> _WRITTEN EXERCISE_
Rewrite the stretch of records from the line containing "Organize the following" through the line containing "Answer: BBox(0, 148, 398, 186): distant", swapping "items" for "objects" and leaving every other part of those lines as it is.

## Begin RECORDS FOR THIS TASK

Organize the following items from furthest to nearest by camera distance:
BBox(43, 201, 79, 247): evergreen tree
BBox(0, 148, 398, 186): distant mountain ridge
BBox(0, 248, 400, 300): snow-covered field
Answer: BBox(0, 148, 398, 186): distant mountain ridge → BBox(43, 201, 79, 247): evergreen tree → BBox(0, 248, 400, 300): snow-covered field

## End RECORDS FOR THIS TASK
## Begin RECORDS FOR THIS TASK

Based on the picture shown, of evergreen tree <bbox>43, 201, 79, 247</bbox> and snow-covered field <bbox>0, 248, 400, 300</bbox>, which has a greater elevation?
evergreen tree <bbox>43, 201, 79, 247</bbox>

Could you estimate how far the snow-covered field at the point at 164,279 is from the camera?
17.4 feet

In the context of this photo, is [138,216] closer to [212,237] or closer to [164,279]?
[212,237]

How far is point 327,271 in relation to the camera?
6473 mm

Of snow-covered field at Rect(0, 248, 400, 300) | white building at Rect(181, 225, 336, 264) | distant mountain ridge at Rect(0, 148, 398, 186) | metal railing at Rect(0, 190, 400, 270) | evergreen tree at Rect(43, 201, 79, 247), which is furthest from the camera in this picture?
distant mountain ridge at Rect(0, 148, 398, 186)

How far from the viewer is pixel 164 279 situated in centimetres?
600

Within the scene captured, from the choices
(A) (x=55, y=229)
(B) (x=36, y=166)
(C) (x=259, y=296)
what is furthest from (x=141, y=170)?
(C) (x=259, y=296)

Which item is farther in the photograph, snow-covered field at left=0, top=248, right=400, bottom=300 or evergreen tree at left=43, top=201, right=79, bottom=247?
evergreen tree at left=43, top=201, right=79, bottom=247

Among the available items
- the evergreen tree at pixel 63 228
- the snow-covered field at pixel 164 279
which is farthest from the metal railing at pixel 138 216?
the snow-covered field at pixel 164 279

## End RECORDS FOR THIS TASK

> _SOLUTION FOR THIS PROBLEM_
Organize the following objects from furthest to nearest by camera distance:
BBox(43, 201, 79, 247): evergreen tree
BBox(0, 148, 398, 186): distant mountain ridge
BBox(0, 248, 400, 300): snow-covered field
Answer: BBox(0, 148, 398, 186): distant mountain ridge → BBox(43, 201, 79, 247): evergreen tree → BBox(0, 248, 400, 300): snow-covered field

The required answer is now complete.